**What needs to be done:**
Reproduce the data below, renaming every "pixel" to "coordinate" and leaving everything else unchanged.

Spatial question records:
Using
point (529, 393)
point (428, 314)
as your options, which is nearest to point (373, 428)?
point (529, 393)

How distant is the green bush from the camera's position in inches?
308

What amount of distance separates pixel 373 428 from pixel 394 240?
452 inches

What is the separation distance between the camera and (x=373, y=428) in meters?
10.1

**Solution to this task:**
Using
point (529, 393)
point (428, 314)
as your options, which is nearest to point (373, 428)?
point (529, 393)

How distant is the green bush from the camera's position in inches?
308

What amount of distance separates coordinate 373 428 from coordinate 394 240?
452 inches

What is the separation distance between the camera and (x=373, y=428) in meters?
10.1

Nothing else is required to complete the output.